**Problem statement**
Every entry below is to be copied exactly, apart from any picture it holds.

**Data extracts**
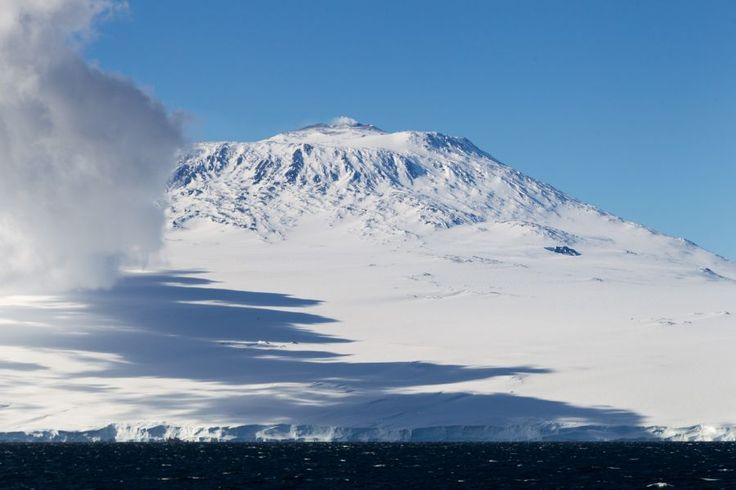 A personal water-energy nexus experience in Antarctica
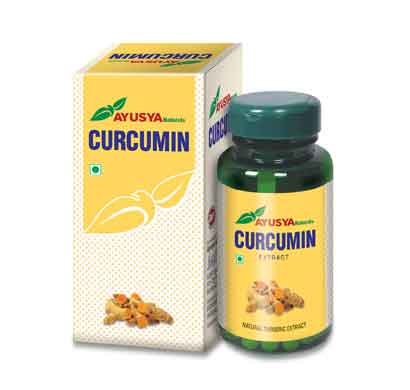 ayusya naturals curcumin plus-best antioxidant (60 caps)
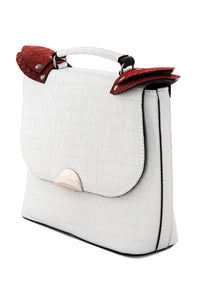 Croc Pattern Top Handle Bag - White
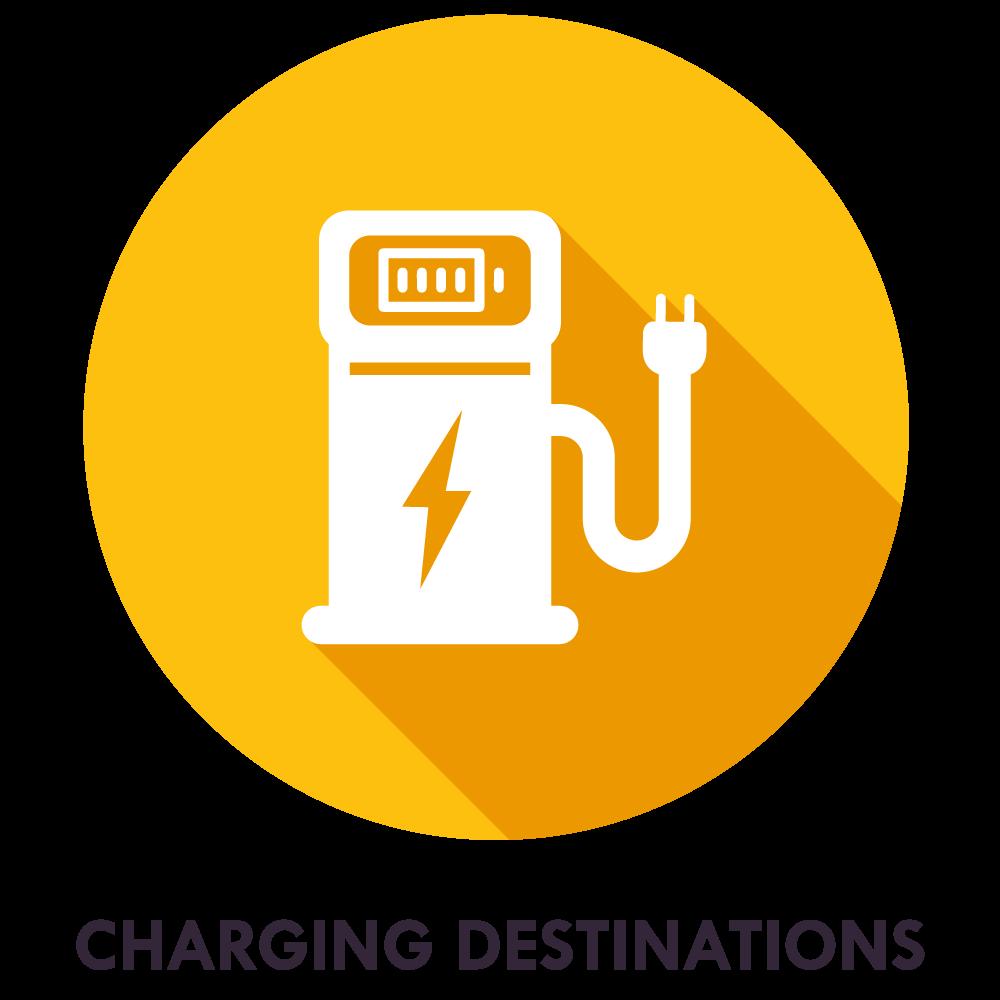 Charging Destinations
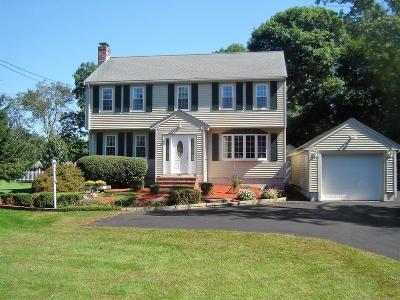Avon Single Family Home Under Agreement: 291 Page St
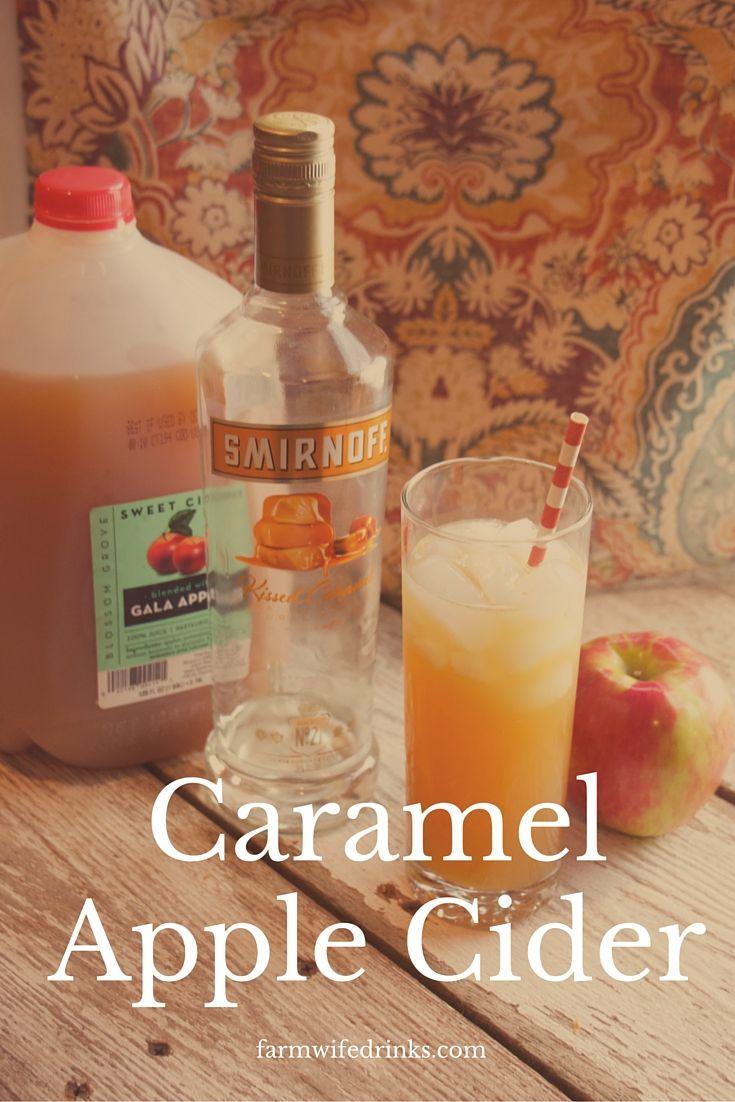 Apple Cider needs an adult drink version of it's fine self besides hard ciders. Caramel vodka plus apple cider brings you the best caramel apple cider cocktail money can buy.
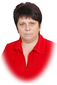 Гагаузова Ритта Владимировна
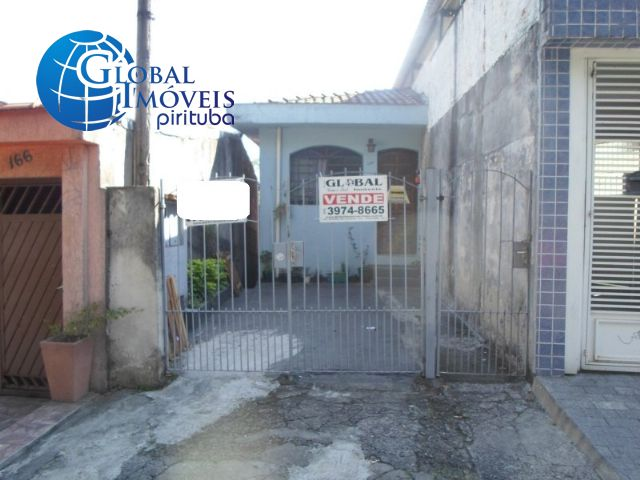 Imobili�ria em Pirituba-Sobradocom04dorm(s)emFREGUESIA DO �porR$ 320.000,00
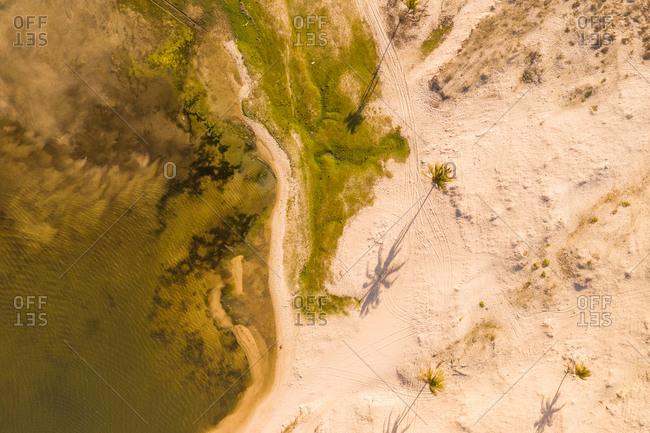 Aerial view of the beach shore, Taiba Kite Lagoon, Ceara, Brazil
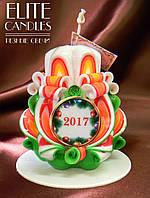 Свеча новогодняя, ручной работы, красиво горит и украшает интерьер, на подарок любимым и близким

**Answer**
 A personal water-energy nexus experience in Antarctica
 ayusya naturals curcumin plus-best antioxidant (60 caps)
 Croc Pattern Top Handle Bag - White
 Charging Destinations
Avon Single Family Home Under Agreement: 291 Page St
 Apple Cider needs an adult drink version of it's fine self besides hard ciders. Caramel vodka plus apple cider brings you the best caramel apple cider cocktail money can buy.
 Гагаузова Ритта Владимировна
 Imobili�ria em Pirituba-Sobradocom04dorm(s)emFREGUESIA DO �porR$ 320.000,00
 Aerial view of the beach shore, Taiba Kite Lagoon, Ceara, Brazil
 Свеча новогодняя, ручной работы, красиво горит и украшает интерьер, на подарок любимым и близким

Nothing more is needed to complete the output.